Reading passage:
--- START ---

Thanks for checking in. I'm The Inquirer's newest blogger, celebrating the serendipity of the classic Road Trip. I hope to share scenes from the road that remind us to enjoy the journey, rather than focusing on the destination.

From Steinbeck & Charley to Kerouac's Sal & Dean, and even Crosby & Hope, hitting the road has been a time-honored excuse to seek out life's mysteries -- and a great motivation for capturing those revelations on film (and memory card!).

I grew up in the "See the USA in a Chevrolet" days, and my family made annual drives from the Mississippi Gulf Coast to see my relatives in Minnesota (where, although my schoolmates never quite believed me, you can actually straddle the great river that gave our state its name).

Even as a young adult, I continued to hit the road, accomplishing a goal I'm proud of to this day -- visiting each of the 50 United States before my 30th birthday (okay, I couldn't drive to Hawaii and Alaska, and maybe I didn't see more than the airport terminal and tarmac, but I did get to actually stand on the ground and breathe in both the tropical and Arctic air).

--- END ---

Supplied records:
--- START ---

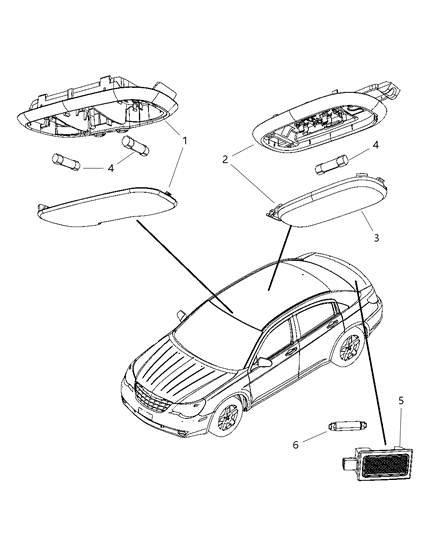 1
4
2
4
3
5
6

--- END ---

Exercise requirements:
Continue the road trip blog post, starting right after its last sentence. None of the lines are needed for this.

Result below:
But what really hooked me on the photographic serendipity of the road trip occurred a few years ago when I set out to commemorate the Lewis and Clark Bicentennial (2004-2006) for the newspaper (see photo with the bison at right). My own cross-country journey of discovery started beneath the Gateway Arch in St. Louis, and I eventually made four trips over 35 days - in different seasons - that would ultimately generate 6,388 rental car miles and nearly as many images. The result -- what a kind editor called "an unvarnished representation of contemporary lives and landscapes linked with the travels of those first explorers" - was shared with readers in a six-part photo-essay series in the newspaper in 2003.

In subsequent years, I've been fortunate to carry my cameras out on other road trips as well: taking Route 6, all the way across the top of Pennsylvania; along the "Hallowed Ground" from Gettysburg to Charlottesville, and last summer, exploring three of the Commonwealth's most heavily visited tourist regions -- the Poconos, Pennsylvania Dutch Country and Coal Region.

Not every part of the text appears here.